Bone adapts to mechanical loading through the coordination of many cell types including osteocytes, osteoblasts, osteoclasts, and stem cells. These cells sense mechanical loading and carry out biochemical signaling in a process known as mechanotransduction. While it is understood that mechanotransduction drives bone adaptation, the mechanisms responsible for mechanotransduction are not well understood. The goal of this work was to gain new understandings of mechanobiological signaling in bone. In order to achieve this, the effects of low magnitude mechanical stimulation, a loading regime that stimulates bone formation in the absence of significant matrix strain, on trabecular bone and bone marrow were investigated. Computational fluid dynamics models quantified the marrow shear stresses occurring during LMMS and demonstrated that marrow is subject to shear stresses above a mechanostimulatory shear stress.
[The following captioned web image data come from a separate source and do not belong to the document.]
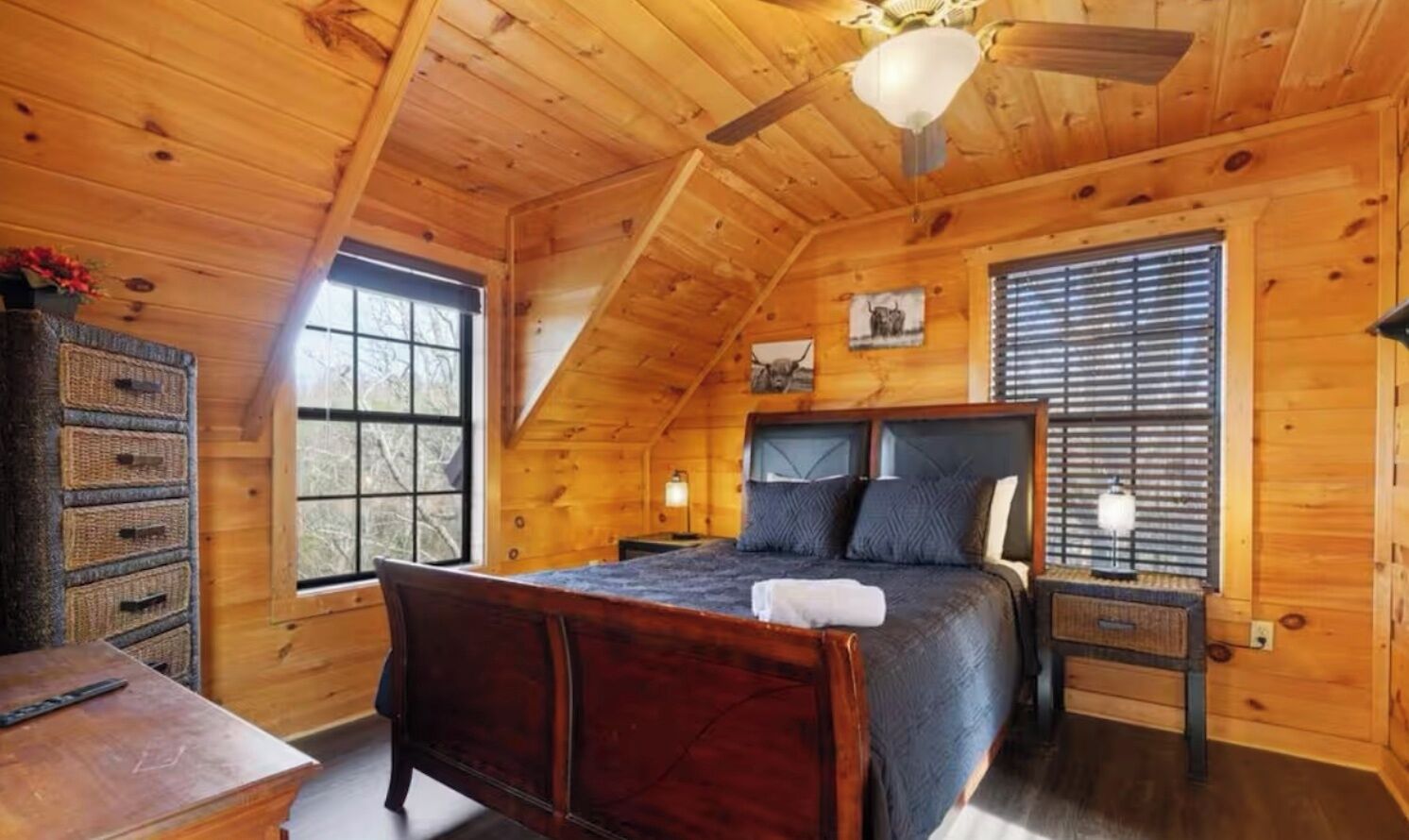 Una camera da letto accogliente in una baita di legno, con un letto grande, una cassettiera e una ventola a soffitto.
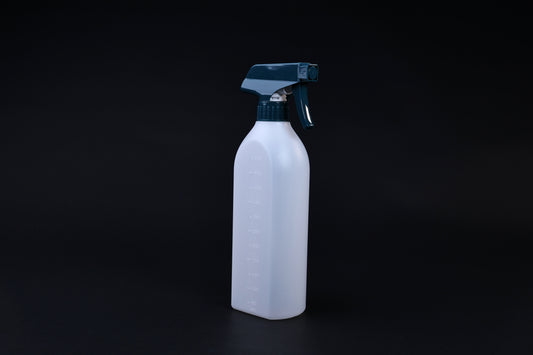 Flat-sided spray bottle standing upright on black background, teal trigger head and embossed volume markings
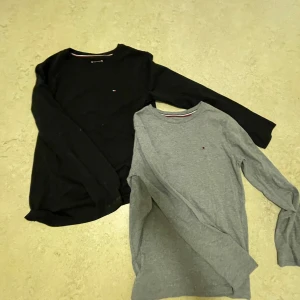 Svart och grå långärmad tröja från Tommy Hilfiger - Två stilrena långärmade tröjor från Tommy Hilfiger i svart och grått. Perfekta för både vardag och lite finare tillfällen. De har en liten logga på bröstet och är gjorda i mjukt bomullsmaterial. Passar bra till jeans eller chinos!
In order to exploit this stimulatory regime, trabecular bone explant bioreactors were designed and validated. These bioreactors supported active bone remodeling with a heterogeneous cell population that experienced mechanical stimuli that affected bone formation.
Before mechanobiology of bone marrow could be studied, osteocyte signaling during LMMS was determined. Their role in mechanosensing of LMMS was investigated by quantifying the percentage of osteocytes expressing sclerostin, a potent Wnt inhibitor, with and without mechanical stimulation using bioreactor culture. The percentage of sclerostin positive osteocytes did not change in response to culture or LMMS. This result suggests that sclerostin signaling is dependent on matrix strain and osteocytes may not be responsible for mechanotransduction during LMMS. To investigate marrow mechanobiology, the presence of primary cilia, a potent mechanosensor, in the trabecular bone compartment was quantified before and after LMMS. They were present on a small fraction of bone marrow cells and osteocytes, and were relatively short within the trabecular bone and marrow compartment, indicating that they may function as mechanosensors in concert with other mechanosensors or that only a small number of cells are responsible for mechanosensing in the trabecular bone and marrow compartment. Cilia expression in the marrow was higher in static cultured explants, but decreased in response to mechanical stimulation. This indicates that cilia may have a chemosensing and mechanosensing role in the marrow or are affected by mechanosensing pathways. In summary, the mechanical environment in trabecular bone during LMMS was quantified. With the results from the computational models, trabecular bone explant biroeactor culture with LMMS offers the ability to study the effects of an alternative mechanobiological signal on cellular sensing and biological function. There is little known about the contribution of bone marrow cells to mechanotransduction and the subsequent signaling that takes place. This explant bioreactor culture system and LMMS provides a tool to study the role of marrow cells in mechanotransduction in order to make new advances in bone mechanobiology.